Human NAT1 and NAT2 exhibit an overlapping substrate specificity. Both enzymes display substrate preference for aromatic amines (Kawamura et al., 2005). This is largely explained by the hydrophobic feature of the active site and the presence of aromatic residues in the active site capable of forming ring-stacking interactions (Wu et al., 2007). However, distinct substrate specificity also exists between NAT1 and NAT2 (Kawamura et al., 2005).

Aminobenzyl compounds such as p-aminosalicylic acid (PAS; Figure 7A) were identified as binding preferentially to NAT1. In contrast, the sulfonamide class of compounds such as sulfamethazine (SMZ) bound selectively to NAT2 (Sim et al., 2008b).

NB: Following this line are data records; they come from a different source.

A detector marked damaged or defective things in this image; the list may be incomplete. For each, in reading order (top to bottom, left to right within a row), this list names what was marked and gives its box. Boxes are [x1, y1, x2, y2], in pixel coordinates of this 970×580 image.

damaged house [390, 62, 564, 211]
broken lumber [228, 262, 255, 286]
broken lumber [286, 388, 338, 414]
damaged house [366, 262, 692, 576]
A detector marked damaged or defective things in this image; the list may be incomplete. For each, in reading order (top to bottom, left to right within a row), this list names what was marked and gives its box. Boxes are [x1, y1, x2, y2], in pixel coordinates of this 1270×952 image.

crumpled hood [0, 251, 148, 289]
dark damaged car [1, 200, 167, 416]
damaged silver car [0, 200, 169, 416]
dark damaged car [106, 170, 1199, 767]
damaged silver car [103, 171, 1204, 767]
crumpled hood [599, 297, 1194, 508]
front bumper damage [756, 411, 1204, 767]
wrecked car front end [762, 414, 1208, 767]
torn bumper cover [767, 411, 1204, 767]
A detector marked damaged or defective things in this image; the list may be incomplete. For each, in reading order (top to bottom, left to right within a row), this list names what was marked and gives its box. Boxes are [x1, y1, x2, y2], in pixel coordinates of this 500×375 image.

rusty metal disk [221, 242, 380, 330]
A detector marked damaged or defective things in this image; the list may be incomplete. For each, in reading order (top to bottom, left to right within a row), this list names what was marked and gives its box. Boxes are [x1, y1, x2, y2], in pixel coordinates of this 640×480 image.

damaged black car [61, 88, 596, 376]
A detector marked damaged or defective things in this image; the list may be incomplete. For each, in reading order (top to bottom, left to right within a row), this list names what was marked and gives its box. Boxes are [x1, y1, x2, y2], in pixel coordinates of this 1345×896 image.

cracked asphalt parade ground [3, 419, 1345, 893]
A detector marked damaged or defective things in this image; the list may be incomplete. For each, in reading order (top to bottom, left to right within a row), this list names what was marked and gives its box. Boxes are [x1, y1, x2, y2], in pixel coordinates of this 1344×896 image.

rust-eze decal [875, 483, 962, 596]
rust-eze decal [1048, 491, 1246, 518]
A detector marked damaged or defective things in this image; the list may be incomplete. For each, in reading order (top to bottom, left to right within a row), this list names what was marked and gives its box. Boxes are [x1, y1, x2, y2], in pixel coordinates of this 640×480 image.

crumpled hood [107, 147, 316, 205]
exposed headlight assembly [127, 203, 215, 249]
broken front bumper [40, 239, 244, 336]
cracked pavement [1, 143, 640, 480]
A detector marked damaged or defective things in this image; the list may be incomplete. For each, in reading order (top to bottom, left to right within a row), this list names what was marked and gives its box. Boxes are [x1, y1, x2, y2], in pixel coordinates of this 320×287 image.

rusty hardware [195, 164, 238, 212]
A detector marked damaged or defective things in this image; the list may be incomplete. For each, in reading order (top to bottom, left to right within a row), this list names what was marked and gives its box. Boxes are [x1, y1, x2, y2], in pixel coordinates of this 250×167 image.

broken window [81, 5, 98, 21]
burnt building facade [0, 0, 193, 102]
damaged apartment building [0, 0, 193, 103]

Wu et al. (2007) explored the molecular basis for this difference in substrate recognition between the two enzymes. The substrate binding pocket in NAT1 is smaller (162 Å3) than that of NAT2 (257 Å3) as a consequence of two key residue substitutions at positions 127 and 129, namely R127 and Y129 in NAT1, whereas in NAT2, serine residues occupy these positions (Figure 5B). The presence of two bulkier groups reduces the volume of the NAT1 pocket by ∼40% compared with that of NAT2. Furthermore, V93 in NAT1 is replaced by F93 in NAT2; this substitution introduces a bump in the van der Waals surface of the pocket in NAT2, thereby significantly altering the shape of the binding pocket (Figure 5B). Molecular docking reveals that PAS and SMZ are closely fitted into the active sites of NAT1 and NAT2 respectively (Wu et al., 2007). The shape and size of the substrate molecules are well matched to those of the binding pockets, which helps to explain the distinct substrate selectivity of the enzymes.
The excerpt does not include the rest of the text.